▸ **Task description**:
Emit the data below verbatim, stripping out any pictures.

▸ **Saved entries**:
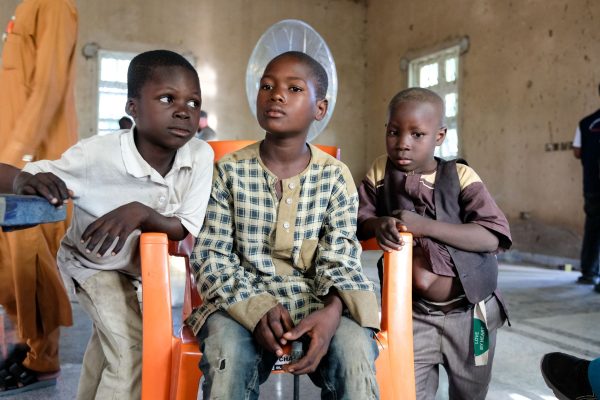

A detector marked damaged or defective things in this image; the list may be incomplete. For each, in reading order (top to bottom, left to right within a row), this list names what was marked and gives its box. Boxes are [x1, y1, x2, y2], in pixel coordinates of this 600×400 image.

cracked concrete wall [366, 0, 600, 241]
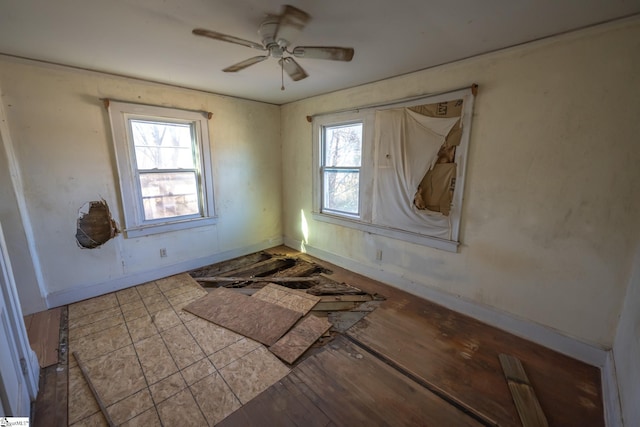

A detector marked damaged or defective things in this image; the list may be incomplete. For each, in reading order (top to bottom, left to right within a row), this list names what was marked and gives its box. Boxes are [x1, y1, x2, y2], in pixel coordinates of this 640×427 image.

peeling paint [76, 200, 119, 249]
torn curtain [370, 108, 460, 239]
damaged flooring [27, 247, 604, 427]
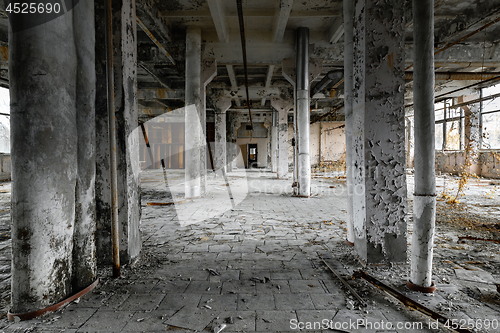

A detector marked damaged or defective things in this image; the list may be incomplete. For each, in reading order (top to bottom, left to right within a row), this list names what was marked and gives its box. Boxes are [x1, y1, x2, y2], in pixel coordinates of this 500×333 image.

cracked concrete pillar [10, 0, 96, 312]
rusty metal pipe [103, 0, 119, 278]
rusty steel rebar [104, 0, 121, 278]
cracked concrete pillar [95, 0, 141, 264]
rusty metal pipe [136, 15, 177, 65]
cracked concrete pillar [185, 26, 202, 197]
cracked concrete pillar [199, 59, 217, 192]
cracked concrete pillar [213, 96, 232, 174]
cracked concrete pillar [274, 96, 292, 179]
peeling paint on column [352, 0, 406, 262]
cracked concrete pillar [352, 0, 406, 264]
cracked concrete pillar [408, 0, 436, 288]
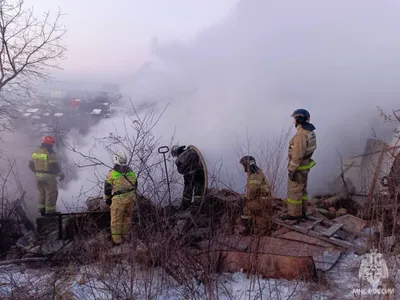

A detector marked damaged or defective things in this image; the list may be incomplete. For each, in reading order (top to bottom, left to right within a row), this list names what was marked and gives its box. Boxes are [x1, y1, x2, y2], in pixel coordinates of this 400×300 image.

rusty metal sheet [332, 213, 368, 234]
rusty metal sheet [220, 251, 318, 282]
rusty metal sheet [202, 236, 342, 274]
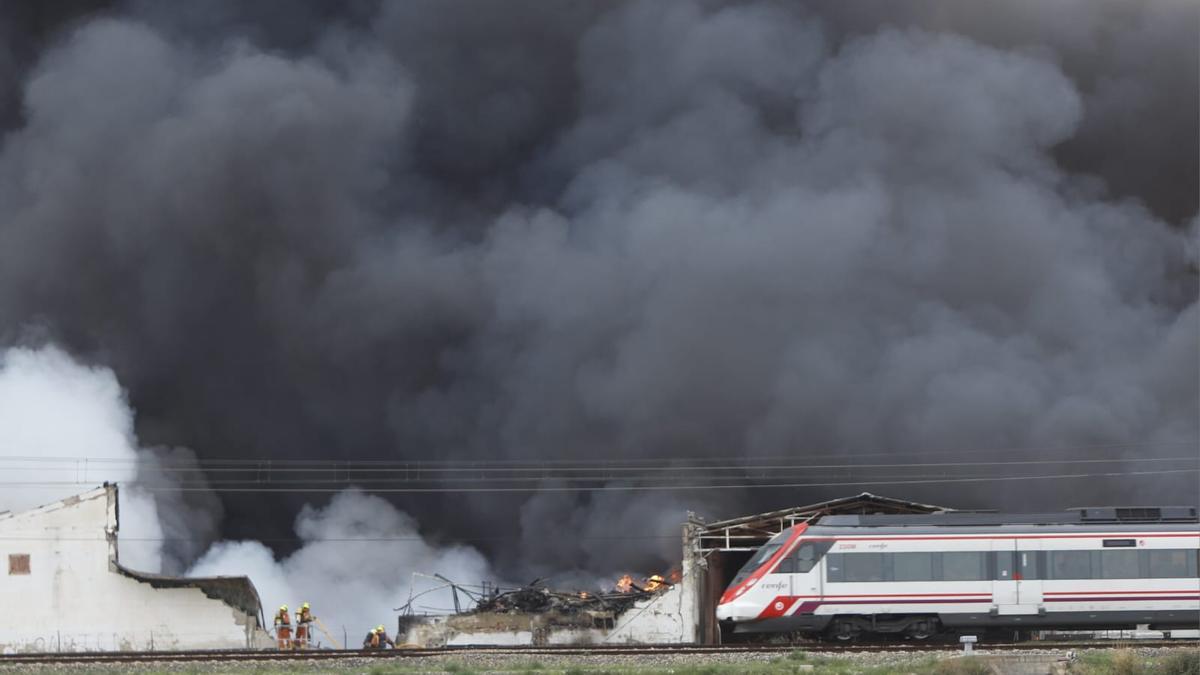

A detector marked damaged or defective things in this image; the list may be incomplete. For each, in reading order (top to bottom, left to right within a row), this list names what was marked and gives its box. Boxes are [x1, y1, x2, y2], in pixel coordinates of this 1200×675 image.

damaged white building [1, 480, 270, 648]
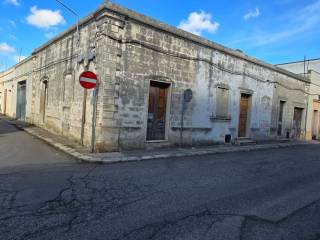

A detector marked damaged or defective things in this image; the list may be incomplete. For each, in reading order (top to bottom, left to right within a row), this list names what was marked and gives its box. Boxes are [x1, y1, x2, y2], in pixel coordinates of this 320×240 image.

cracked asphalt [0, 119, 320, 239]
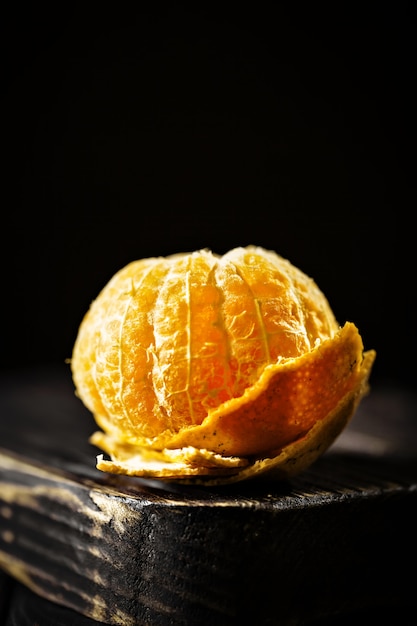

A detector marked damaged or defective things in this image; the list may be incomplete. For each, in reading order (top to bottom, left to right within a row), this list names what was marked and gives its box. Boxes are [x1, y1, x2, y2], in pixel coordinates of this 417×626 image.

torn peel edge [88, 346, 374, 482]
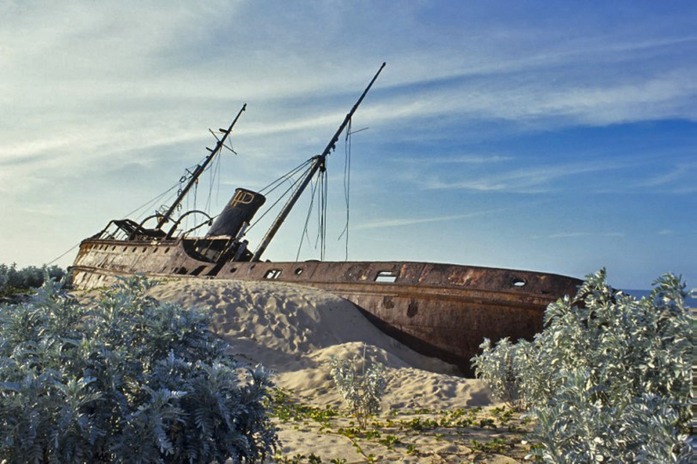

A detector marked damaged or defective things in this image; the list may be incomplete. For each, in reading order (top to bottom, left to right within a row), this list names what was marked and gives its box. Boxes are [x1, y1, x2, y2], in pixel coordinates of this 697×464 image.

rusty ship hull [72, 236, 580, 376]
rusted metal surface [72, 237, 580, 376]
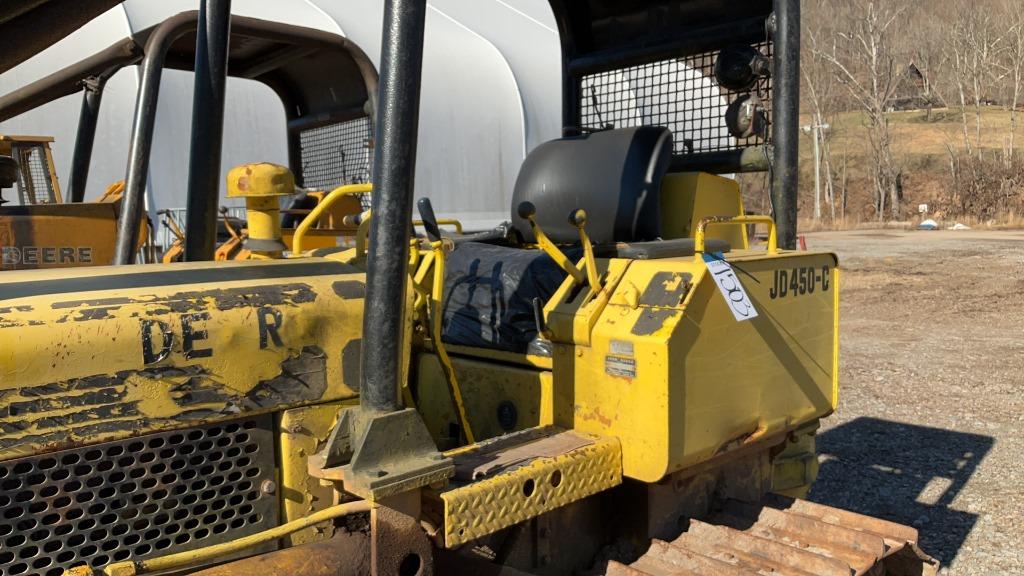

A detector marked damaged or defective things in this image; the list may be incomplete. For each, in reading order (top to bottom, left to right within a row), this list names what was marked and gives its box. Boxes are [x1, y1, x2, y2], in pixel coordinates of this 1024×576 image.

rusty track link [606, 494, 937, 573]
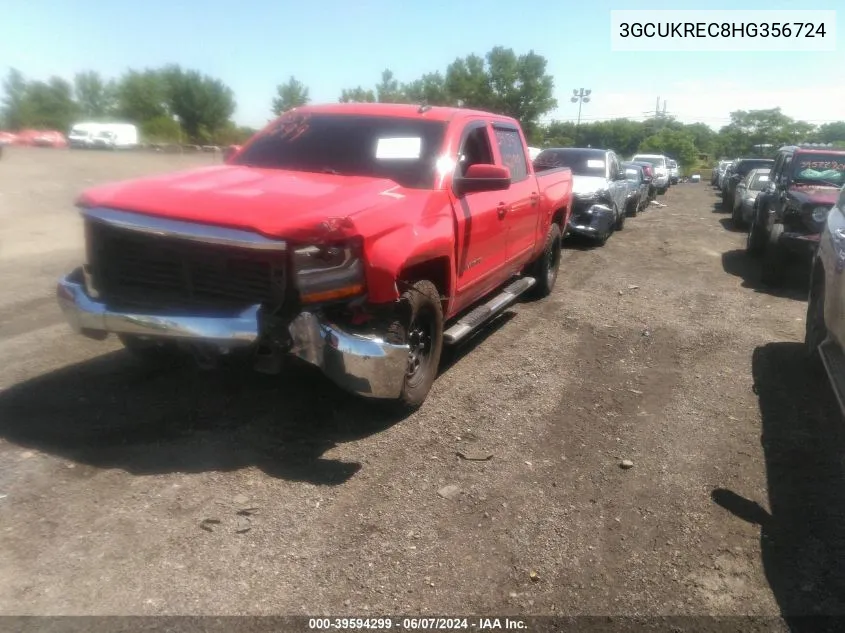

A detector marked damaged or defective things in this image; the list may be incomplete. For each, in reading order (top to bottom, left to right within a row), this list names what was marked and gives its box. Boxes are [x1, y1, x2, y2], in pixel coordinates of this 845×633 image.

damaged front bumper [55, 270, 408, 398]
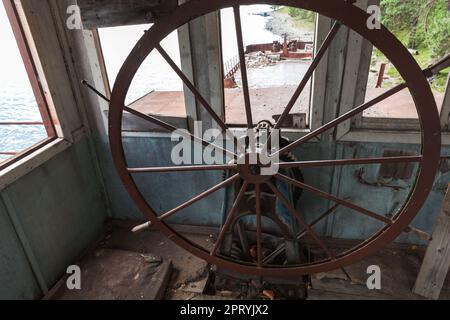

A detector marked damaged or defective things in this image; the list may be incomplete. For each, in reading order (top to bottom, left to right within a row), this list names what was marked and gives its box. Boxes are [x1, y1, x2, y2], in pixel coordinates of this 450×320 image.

▸ **Written solution**:
A detector marked damaged or defective things in this image; the list may be incomplete. For each, in reading order (top to bottom, left to right within a row), this list names what was marked and gives its box. Boxes are [x1, y1, x2, y2], in pixel coordinates of this 600×400 image.

cracked concrete wall [366, 0, 600, 241]

A detector marked damaged or defective things in this image; the list may be incomplete. For each, in reading order (top to bottom, left to right within a row), this list names what was marked and gives its box. Boxes are [x1, y1, x2, y2], in pixel coordinates of this 640×427 image.

peeling paint [76, 200, 119, 249]
torn curtain [370, 108, 460, 239]
damaged flooring [27, 247, 604, 427]

A detector marked damaged or defective things in this image; the list may be incomplete. For each, in reading order (top to bottom, left to right within a row), this list names what was marked and gives its box. Boxes are [x1, y1, x2, y2], in pixel coordinates of this 500×333 image.

cracked concrete pillar [10, 0, 96, 312]
rusty metal pipe [103, 0, 119, 278]
rusty steel rebar [104, 0, 121, 278]
cracked concrete pillar [95, 0, 141, 264]
rusty metal pipe [136, 15, 177, 65]
cracked concrete pillar [185, 26, 202, 197]
cracked concrete pillar [199, 59, 217, 192]
cracked concrete pillar [213, 96, 232, 174]
cracked concrete pillar [274, 96, 292, 179]
peeling paint on column [352, 0, 406, 262]
cracked concrete pillar [352, 0, 406, 264]
cracked concrete pillar [408, 0, 436, 288]

A detector marked damaged or defective things in this image; the list may be incomplete. For each, in reading order (top to bottom, left to right within a row), this list names what was marked and gives its box. Boxes are [x1, y1, x2, y2], in pixel coordinates of this 400×300 image.

rusty metal sheet [332, 213, 368, 234]
rusty metal sheet [220, 251, 318, 282]
rusty metal sheet [202, 236, 342, 274]

A detector marked damaged or defective things in this image; the list may be incomplete. For each, in reading order (top to bottom, left to right within a row), this list names what was marked and gives its box. Boxes are [x1, y1, x2, y2], in pixel coordinates of this 1200×675 image.

damaged white building [1, 480, 270, 648]

A detector marked damaged or defective things in this image; the list may be incomplete. For each, in reading order (top to bottom, left to right within a row), this list names what was marked and gives its box. Boxes are [x1, y1, x2, y2], in pixel coordinates of this 320×240 image.

cracked asphalt [0, 119, 320, 239]

A detector marked damaged or defective things in this image; the list may be incomplete. For each, in reading order (top to bottom, left to right within a row), this list names what was marked and gives its box. Boxes are [x1, y1, x2, y2], in pixel coordinates of this 417×626 image.

torn peel edge [88, 346, 374, 482]

A detector marked damaged or defective things in this image; the list may be incomplete. For each, in reading order (top to bottom, left to right within a row), this list names what was marked and gives its box. Boxes are [x1, y1, x2, y2], in pixel coordinates of this 697×464 image.

rusty ship hull [72, 236, 580, 376]
rusted metal surface [72, 237, 580, 376]

A detector marked damaged or defective things in this image; the list may be incomplete. For each, in reading order (top to bottom, left to right within a row), this list names what was marked and gives its box. Boxes are [x1, y1, x2, y2], in pixel coordinates of this 1024×576 image.

rusty track link [606, 494, 937, 573]

A detector marked damaged or defective things in this image; the list may be incomplete. For each, in reading order (top to bottom, left to right within a row), this list names what was marked and gives its box. Boxes are [x1, y1, x2, y2], in pixel coordinates of this 845×633 image.

damaged front bumper [55, 270, 408, 398]

A detector marked damaged or defective things in this image; the list may be incomplete. For each, in reading order (top to bottom, left to right within a row), this list names what was marked and gives its box. Boxes are [x1, y1, x2, y2], in pixel coordinates of this 450×320 image.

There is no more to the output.